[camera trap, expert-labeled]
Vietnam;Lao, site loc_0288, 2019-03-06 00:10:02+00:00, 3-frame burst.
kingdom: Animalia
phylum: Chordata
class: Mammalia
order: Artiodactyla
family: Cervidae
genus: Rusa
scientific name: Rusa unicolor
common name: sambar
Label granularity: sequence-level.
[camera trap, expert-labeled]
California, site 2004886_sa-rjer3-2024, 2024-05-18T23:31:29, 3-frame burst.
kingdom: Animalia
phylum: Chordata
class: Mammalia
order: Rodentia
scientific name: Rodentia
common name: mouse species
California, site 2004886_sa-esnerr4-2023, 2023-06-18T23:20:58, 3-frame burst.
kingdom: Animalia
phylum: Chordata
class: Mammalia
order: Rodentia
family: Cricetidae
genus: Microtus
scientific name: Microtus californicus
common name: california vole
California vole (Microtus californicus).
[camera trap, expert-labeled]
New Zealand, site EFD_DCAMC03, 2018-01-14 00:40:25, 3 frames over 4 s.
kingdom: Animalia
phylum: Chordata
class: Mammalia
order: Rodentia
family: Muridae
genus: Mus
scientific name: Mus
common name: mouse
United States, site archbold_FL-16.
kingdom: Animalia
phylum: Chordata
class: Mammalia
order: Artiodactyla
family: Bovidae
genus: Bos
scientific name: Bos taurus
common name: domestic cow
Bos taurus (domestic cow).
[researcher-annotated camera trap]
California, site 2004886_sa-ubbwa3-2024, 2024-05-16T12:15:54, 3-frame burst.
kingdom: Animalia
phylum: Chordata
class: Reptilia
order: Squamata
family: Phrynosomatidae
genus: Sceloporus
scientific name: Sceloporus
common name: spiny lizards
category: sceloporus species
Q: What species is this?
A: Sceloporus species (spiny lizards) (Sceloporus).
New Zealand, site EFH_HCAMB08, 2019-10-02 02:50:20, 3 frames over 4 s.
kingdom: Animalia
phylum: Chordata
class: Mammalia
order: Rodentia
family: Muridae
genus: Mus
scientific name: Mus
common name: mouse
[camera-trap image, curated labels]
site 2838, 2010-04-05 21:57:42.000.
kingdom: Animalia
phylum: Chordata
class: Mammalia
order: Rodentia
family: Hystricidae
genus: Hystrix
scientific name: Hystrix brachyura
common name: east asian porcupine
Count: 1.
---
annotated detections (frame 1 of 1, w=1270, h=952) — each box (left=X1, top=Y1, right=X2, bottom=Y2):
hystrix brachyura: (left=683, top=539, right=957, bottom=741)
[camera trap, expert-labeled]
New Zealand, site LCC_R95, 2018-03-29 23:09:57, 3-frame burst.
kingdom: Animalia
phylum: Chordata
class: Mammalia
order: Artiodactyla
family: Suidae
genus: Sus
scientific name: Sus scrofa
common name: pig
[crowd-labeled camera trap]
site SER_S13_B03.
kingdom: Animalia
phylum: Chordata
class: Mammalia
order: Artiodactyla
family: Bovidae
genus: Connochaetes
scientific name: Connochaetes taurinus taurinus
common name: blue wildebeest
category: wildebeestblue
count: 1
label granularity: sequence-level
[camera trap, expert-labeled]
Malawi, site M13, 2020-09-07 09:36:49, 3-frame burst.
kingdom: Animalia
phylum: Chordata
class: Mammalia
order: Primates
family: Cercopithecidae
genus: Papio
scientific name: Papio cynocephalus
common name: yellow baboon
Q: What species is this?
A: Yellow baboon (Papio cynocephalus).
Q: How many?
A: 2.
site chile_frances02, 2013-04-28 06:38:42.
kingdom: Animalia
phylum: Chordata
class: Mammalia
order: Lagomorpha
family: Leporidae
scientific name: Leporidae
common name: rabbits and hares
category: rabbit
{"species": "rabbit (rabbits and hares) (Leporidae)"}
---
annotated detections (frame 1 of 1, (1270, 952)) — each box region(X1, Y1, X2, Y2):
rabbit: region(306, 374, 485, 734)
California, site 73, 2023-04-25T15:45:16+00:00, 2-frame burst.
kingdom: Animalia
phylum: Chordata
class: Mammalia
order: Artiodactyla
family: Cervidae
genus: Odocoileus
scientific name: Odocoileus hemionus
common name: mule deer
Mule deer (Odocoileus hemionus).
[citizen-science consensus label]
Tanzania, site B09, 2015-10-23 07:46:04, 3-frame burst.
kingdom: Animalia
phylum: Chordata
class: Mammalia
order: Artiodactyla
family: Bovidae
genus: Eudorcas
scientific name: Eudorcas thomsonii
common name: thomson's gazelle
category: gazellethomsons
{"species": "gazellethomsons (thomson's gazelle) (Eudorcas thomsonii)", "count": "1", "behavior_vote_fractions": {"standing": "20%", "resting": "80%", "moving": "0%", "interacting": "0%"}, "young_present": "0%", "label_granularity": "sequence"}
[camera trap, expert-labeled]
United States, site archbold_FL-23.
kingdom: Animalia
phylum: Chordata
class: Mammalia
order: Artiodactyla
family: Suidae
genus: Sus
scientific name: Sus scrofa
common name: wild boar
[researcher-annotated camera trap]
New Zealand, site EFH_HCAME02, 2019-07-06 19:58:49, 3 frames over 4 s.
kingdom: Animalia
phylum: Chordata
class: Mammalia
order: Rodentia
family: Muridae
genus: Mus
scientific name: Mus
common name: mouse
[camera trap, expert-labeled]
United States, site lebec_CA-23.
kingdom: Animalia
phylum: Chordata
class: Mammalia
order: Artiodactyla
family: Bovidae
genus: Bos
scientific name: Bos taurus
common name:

--------

Task requirements. A complete, exact copy of the material is required.

Answer box.
[camera trap, expert-labeled]
Vietnam;Lao, site loc_0288, 2019-03-06 00:10:02+00:00, 3-frame burst.
kingdom: Animalia
phylum: Chordata
class: Mammalia
order: Artiodactyla
family: Cervidae
genus: Rusa
scientific name: Rusa unicolor
common name: sambar
Label granularity: sequence-level.
[camera trap, expert-labeled]
California, site 2004886_sa-rjer3-2024, 2024-05-18T23:31:29, 3-frame burst.
kingdom: Animalia
phylum: Chordata
class: Mammalia
order: Rodentia
scientific name: Rodentia
common name: mouse species
California, site 2004886_sa-esnerr4-2023, 2023-06-18T23:20:58, 3-frame burst.
kingdom: Animalia
phylum: Chordata
class: Mammalia
order: Rodentia
family: Cricetidae
genus: Microtus
scientific name: Microtus californicus
common name: california vole
California vole (Microtus californicus).
[camera trap, expert-labeled]
New Zealand, site EFD_DCAMC03, 2018-01-14 00:40:25, 3 frames over 4 s.
kingdom: Animalia
phylum: Chordata
class: Mammalia
order: Rodentia
family: Muridae
genus: Mus
scientific name: Mus
common name: mouse
United States, site archbold_FL-16.
kingdom: Animalia
phylum: Chordata
class: Mammalia
order: Artiodactyla
family: Bovidae
genus: Bos
scientific name: Bos taurus
common name: domestic cow
Bos taurus (domestic cow).
[researcher-annotated camera trap]
California, site 2004886_sa-ubbwa3-2024, 2024-05-16T12:15:54, 3-frame burst.
kingdom: Animalia
phylum: Chordata
class: Reptilia
order: Squamata
family: Phrynosomatidae
genus: Sceloporus
scientific name: Sceloporus
common name: spiny lizards
category: sceloporus species
Q: What species is this?
A: Sceloporus species (spiny lizards) (Sceloporus).
New Zealand, site EFH_HCAMB08, 2019-10-02 02:50:20, 3 frames over 4 s.
kingdom: Animalia
phylum: Chordata
class: Mammalia
order: Rodentia
family: Muridae
genus: Mus
scientific name: Mus
common name: mouse
[camera-trap image, curated labels]
site 2838, 2010-04-05 21:57:42.000.
kingdom: Animalia
phylum: Chordata
class: Mammalia
order: Rodentia
family: Hystricidae
genus: Hystrix
scientific name: Hystrix brachyura
common name: east asian porcupine
Count: 1.
---
annotated detections (frame 1 of 1, w=1270, h=952) — each box (left=X1, top=Y1, right=X2, bottom=Y2):
hystrix brachyura: (left=683, top=539, right=957, bottom=741)
[camera trap, expert-labeled]
New Zealand, site LCC_R95, 2018-03-29 23:09:57, 3-frame burst.
kingdom: Animalia
phylum: Chordata
class: Mammalia
order: Artiodactyla
family: Suidae
genus: Sus
scientific name: Sus scrofa
common name: pig
[crowd-labeled camera trap]
site SER_S13_B03.
kingdom: Animalia
phylum: Chordata
class: Mammalia
order: Artiodactyla
family: Bovidae
genus: Connochaetes
scientific name: Connochaetes taurinus taurinus
common name: blue wildebeest
category: wildebeestblue
count: 1
label granularity: sequence-level
[camera trap, expert-labeled]
Malawi, site M13, 2020-09-07 09:36:49, 3-frame burst.
kingdom: Animalia
phylum: Chordata
class: Mammalia
order: Primates
family: Cercopithecidae
genus: Papio
scientific name: Papio cynocephalus
common name: yellow baboon
Q: What species is this?
A: Yellow baboon (Papio cynocephalus).
Q: How many?
A: 2.
site chile_frances02, 2013-04-28 06:38:42.
kingdom: Animalia
phylum: Chordata
class: Mammalia
order: Lagomorpha
family: Leporidae
scientific name: Leporidae
common name: rabbits and hares
category: rabbit
{"species": "rabbit (rabbits and hares) (Leporidae)"}
---
annotated detections (frame 1 of 1, (1270, 952)) — each box region(X1, Y1, X2, Y2):
rabbit: region(306, 374, 485, 734)
California, site 73, 2023-04-25T15:45:16+00:00, 2-frame burst.
kingdom: Animalia
phylum: Chordata
class: Mammalia
order: Artiodactyla
family: Cervidae
genus: Odocoileus
scientific name: Odocoileus hemionus
common name: mule deer
Mule deer (Odocoileus hemionus).
[citizen-science consensus label]
Tanzania, site B09, 2015-10-23 07:46:04, 3-frame burst.
kingdom: Animalia
phylum: Chordata
class: Mammalia
order: Artiodactyla
family: Bovidae
genus: Eudorcas
scientific name: Eudorcas thomsonii
common name: thomson's gazelle
category: gazellethomsons
{"species": "gazellethomsons (thomson's gazelle) (Eudorcas thomsonii)", "count": "1", "behavior_vote_fractions": {"standing": "20%", "resting": "80%", "moving": "0%", "interacting": "0%"}, "young_present": "0%", "label_granularity": "sequence"}
[camera trap, expert-labeled]
United States, site archbold_FL-23.
kingdom: Animalia
phylum: Chordata
class: Mammalia
order: Artiodactyla
family: Suidae
genus: Sus
scientific name: Sus scrofa
common name: wild boar
[researcher-annotated camera trap]
New Zealand, site EFH_HCAME02, 2019-07-06 19:58:49, 3 frames over 4 s.
kingdom: Animalia
phylum: Chordata
class: Mammalia
order: Rodentia
family: Muridae
genus: Mus
scientific name: Mus
common name: mouse
[camera trap, expert-labeled]
United States, site lebec_CA-23.
kingdom: Animalia
phylum: Chordata
class: Mammalia
order: Artiodactyla
family: Bovidae
genus: Bos
scientific name: Bos taurus
common name:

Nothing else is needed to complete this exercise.